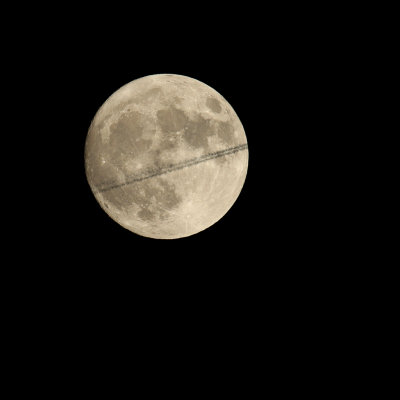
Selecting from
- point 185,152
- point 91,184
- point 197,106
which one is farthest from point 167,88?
point 91,184

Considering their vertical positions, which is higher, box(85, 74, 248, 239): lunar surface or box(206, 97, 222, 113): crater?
box(206, 97, 222, 113): crater

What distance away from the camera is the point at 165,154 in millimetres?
3748

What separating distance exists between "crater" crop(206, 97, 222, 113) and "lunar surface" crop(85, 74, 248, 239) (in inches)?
0.6

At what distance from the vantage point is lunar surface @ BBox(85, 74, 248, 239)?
3.78m

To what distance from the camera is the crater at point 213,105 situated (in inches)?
161

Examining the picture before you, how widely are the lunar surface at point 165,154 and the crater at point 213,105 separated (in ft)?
0.05

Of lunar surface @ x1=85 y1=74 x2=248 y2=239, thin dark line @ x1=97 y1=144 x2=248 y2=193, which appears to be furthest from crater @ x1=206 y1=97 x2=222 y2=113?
thin dark line @ x1=97 y1=144 x2=248 y2=193

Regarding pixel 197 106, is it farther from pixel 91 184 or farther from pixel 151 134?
pixel 91 184

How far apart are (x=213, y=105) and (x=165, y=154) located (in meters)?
0.85

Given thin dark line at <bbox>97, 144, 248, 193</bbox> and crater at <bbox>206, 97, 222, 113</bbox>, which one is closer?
thin dark line at <bbox>97, 144, 248, 193</bbox>

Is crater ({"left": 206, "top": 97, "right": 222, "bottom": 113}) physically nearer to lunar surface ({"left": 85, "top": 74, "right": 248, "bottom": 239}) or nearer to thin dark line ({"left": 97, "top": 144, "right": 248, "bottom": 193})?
lunar surface ({"left": 85, "top": 74, "right": 248, "bottom": 239})

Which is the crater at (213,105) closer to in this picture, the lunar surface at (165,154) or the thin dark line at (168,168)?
the lunar surface at (165,154)

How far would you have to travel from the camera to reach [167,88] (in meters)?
4.04

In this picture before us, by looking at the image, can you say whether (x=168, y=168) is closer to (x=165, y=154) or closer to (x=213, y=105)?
(x=165, y=154)
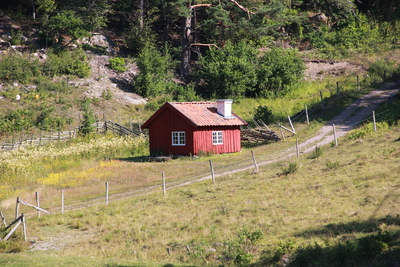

○ ○ ○ ○

**Stated exercise**
Please rewrite the listing as a numbered list, from the line containing "How far would" through the end of the listing, inclusive. Skip blank lines and leave out the pictures.

**Result of this task**
1. How far would you have to travel from the camera to reach [167,88] (in meters)?
2. 4.04
3. In this picture before us, by looking at the image, can you say whether (x=168, y=168) is closer to (x=165, y=154) or closer to (x=213, y=105)?
4. (x=165, y=154)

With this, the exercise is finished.